In graph theory, the graph bandwidth problem may be visualized as placing the vertices of a given graph at distinct integer positions along the number line so that the length of the longest edge is minimized. Such placement is called linear graph arrangement, linear graph layout or linear graph placement. It may be formalized as labeling the ${\displaystyle n}$ vertices ${\displaystyle v_{i}}$ of a graph ${\displaystyle G}$ with distinct integers ${\displaystyle f(v_{i})}$ so that the quantity ${\displaystyle \max\{\,|f(v_{i})-f(v_{j})|:v_{i}v_{j}\in E\,\}}$ is minimized, where ${\displaystyle E}$ is the edge set of ${\displaystyle G}$.

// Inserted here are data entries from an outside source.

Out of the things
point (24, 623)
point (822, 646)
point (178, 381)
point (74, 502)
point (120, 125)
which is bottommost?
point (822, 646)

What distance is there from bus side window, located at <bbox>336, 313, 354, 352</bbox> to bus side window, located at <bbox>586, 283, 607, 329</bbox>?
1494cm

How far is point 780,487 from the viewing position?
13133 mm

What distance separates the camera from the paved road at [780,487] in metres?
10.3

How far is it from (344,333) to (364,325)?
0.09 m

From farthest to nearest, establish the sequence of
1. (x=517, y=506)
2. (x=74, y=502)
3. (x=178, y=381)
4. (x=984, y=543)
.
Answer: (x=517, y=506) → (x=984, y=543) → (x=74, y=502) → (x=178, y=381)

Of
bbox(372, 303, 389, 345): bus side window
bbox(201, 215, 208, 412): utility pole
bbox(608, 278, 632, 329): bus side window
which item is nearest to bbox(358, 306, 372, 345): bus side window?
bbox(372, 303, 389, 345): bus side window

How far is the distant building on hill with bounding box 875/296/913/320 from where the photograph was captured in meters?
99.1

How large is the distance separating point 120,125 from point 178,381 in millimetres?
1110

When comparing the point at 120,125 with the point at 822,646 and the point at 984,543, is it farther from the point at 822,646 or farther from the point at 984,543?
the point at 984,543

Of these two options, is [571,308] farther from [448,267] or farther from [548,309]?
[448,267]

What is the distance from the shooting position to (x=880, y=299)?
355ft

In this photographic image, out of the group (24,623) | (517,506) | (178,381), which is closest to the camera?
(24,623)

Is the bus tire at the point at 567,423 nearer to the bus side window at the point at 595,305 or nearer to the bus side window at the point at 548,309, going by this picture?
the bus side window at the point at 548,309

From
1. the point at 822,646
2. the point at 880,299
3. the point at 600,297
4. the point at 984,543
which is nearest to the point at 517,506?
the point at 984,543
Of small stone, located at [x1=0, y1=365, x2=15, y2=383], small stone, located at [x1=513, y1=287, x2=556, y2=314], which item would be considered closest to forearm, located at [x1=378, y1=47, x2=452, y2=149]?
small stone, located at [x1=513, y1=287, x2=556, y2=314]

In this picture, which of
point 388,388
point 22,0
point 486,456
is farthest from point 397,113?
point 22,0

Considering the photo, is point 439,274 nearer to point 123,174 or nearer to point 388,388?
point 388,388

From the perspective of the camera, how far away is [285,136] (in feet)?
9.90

The weighted graph bandwidth problem is a generalization wherein the edges are assigned weights ${\displaystyle w_{ij}}$ and the cost function to be minimized is the product of weight with length, ${\displaystyle \max\{\,w_{ij}|f(v_{i})-f(v_{j})|:v_{i}v_{j}\in E\,\}}$.

In terms of matrices, the (unweighted) graph bandwidth is the minimal bandwidth of a symmetric matrix which is an adjacency matrix of the graph. The bandwidth may also be defined as one less than the maximum clique size in a proper interval supergraph of the given graph, chosen to minimize its clique size.